• [Exercise instructions]: Please lay out the lines of all the records below as a Markdown table with two columns, "Row" for the row number and "Line" for the line itself. Skip blank lines and leave the pictures out.

(Spatial relationship records)
---+---

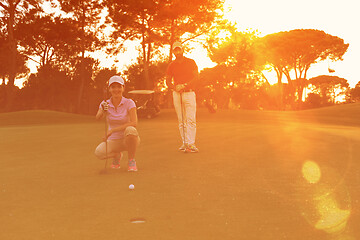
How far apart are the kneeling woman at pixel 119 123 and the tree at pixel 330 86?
302 feet

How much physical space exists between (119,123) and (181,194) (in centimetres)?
227

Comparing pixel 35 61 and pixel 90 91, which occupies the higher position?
pixel 35 61

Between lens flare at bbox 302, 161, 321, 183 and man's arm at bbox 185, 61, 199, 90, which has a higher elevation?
Result: man's arm at bbox 185, 61, 199, 90

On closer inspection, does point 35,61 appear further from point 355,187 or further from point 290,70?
point 355,187

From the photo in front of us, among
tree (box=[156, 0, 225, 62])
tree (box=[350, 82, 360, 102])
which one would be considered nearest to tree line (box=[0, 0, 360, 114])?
tree (box=[156, 0, 225, 62])

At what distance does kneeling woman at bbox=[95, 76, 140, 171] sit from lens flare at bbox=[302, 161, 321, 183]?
2737 millimetres

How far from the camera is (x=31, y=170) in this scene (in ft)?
25.8

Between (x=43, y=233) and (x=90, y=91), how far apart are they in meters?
47.7

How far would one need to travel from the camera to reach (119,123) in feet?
24.8

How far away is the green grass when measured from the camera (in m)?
→ 4.20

---+---

• [Result for this task]:
| Row | Line |
|---|---|
| 1 | How far apart are the kneeling woman at pixel 119 123 and the tree at pixel 330 86? |
| 2 | 302 feet |
| 3 | How much physical space exists between (119,123) and (181,194) (in centimetres)? |
| 4 | 227 |
| 5 | Comparing pixel 35 61 and pixel 90 91, which occupies the higher position? |
| 6 | pixel 35 61 |
| 7 | Between lens flare at bbox 302, 161, 321, 183 and man's arm at bbox 185, 61, 199, 90, which has a higher elevation? |
| 8 | Result: man's arm at bbox 185, 61, 199, 90 |
| 9 | On closer inspection, does point 35,61 appear further from point 355,187 or further from point 290,70? |
| 10 | point 355,187 |
| 11 | From the photo in front of us, among |
| 12 | tree (box=[156, 0, 225, 62]) |
| 13 | tree (box=[350, 82, 360, 102]) |
| 14 | which one would be considered nearest to tree line (box=[0, 0, 360, 114])? |
| 15 | tree (box=[156, 0, 225, 62]) |
| 16 | At what distance does kneeling woman at bbox=[95, 76, 140, 171] sit from lens flare at bbox=[302, 161, 321, 183]? |
| 17 | 2737 millimetres |
| 18 | How far from the camera is (x=31, y=170) in this scene (in ft)? |
| 19 | 25.8 |
| 20 | Between (x=43, y=233) and (x=90, y=91), how far apart are they in meters? |
| 21 | 47.7 |
| 22 | How far would one need to travel from the camera to reach (119,123) in feet? |
| 23 | 24.8 |
| 24 | How far away is the green grass when measured from the camera (in m)? |
| 25 | → 4.20 |